Le 29 août dernier, actif-trafiC organisait une conférence sur la question du transport professionnel durable en ville intitulée «Y’en a qui bossent… à vélo!». L’objectif: faire un état des lieux sur l’usage des vélo-cargos dans le cadre professionnel et définir les principaux enjeux relatifs au développement de ce mode de transport en Suisse. Trois intervenant·es étaient invité·es: Mme Maïté Sommer, directrice de Geneva Cargo Bike, M. Jules Charles, fondateur de l’Unique Livraison et M. Dimitri Marincek, chercheur à l’OUVEMA (Observatoire universitaire du vélo et des mobilités actives).
Alors que les vélo-cargos existent depuis plus d’un siècle, ils ont progressivement disparu de nos villes au profit du transport individuel motorisé. Depuis quelques années, on assiste toutefois à leur grand retour, notamment grâce aux facilités offertes par l’assistance électrique. En Suisse, la vente de vélos-cargo a augmenté de 184 % entre 2019 et 2021. Ces derniers sont utilisés pour le transport de personnes (enfants notamment) mais également pour transporter des marchandises et du matériel professionnel.

**Exercices:**
1. Répondez à ces questions sur le texte sur les vélos-cargos :
(a) Qui est directrice de Geneva Cargo Bike ?
(b) De quel pourcentage la vente de vélos-cargos a-t-elle augmenté en Suisse entre 2019 et 2021 ?
(c) Que signifie le sigle OUVEMA ?
2. Poursuivez le texte sur les vélos-cargos après sa dernière phrase.

**Données fournies:**
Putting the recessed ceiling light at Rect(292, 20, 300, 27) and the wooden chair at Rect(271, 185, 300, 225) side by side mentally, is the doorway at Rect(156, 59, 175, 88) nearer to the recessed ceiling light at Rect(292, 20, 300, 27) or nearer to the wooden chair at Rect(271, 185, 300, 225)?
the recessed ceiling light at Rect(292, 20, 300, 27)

**Réponses finales:**
1.
(a) Mme Maïté Sommer.
(b) De 184 %.
(c) Observatoire universitaire du vélo et des mobilités actives.

2.
De plus en plus d’entreprises et de collectivités publiques y ont recours pour un usage professionnel, que ce soit dans le domaine de la construction, des services aux personnes, de la restauration ou de la livraison de marchandise. A l’heure où la livraison de colis est en plein essor, le vélo-cargo représente une excellente solution pour couvrir le «dernier kilomètre», soit la livraison de marchandises au détail, depuis des centres logistiques situés hors de l’hypercentre (ou des hubs) jusqu’au au cœur des villes.
Gains économiques
Le vélo-cargo présente des avantages indéniables en termes économiques pour les entreprises qui souhaitent l’utiliser. Le tableau ci-dessous élaboré par Maïté Sommer compare les coûts d’un véhicule utilitaire et d’un vélo-cargo à charge équivalente. On constate que même en prenant pour référence un vélo-cargo "deluxe", très coûteux à l’achat, les frais d’entretien (réparations, assurance, parking) sont largement inférieurs à ceux d’un véhicule utilitaire même d'occasion bon marché... rendant le vélo-cargo plus économique dès la deuxième année déjà avec 15'500.– de frais pour le vélo-cargo contre 23'000.– au total pour l'utilitaire d'occasion!
Le vélo-cargo choisi pour cet exemple est une option "deluxe" maximaliste: le plus puissant + grosse caisse + grosse remorque + grosse box avec un volume total comparable à celui d’un utilitaire.
Gains écologiques... et en temps!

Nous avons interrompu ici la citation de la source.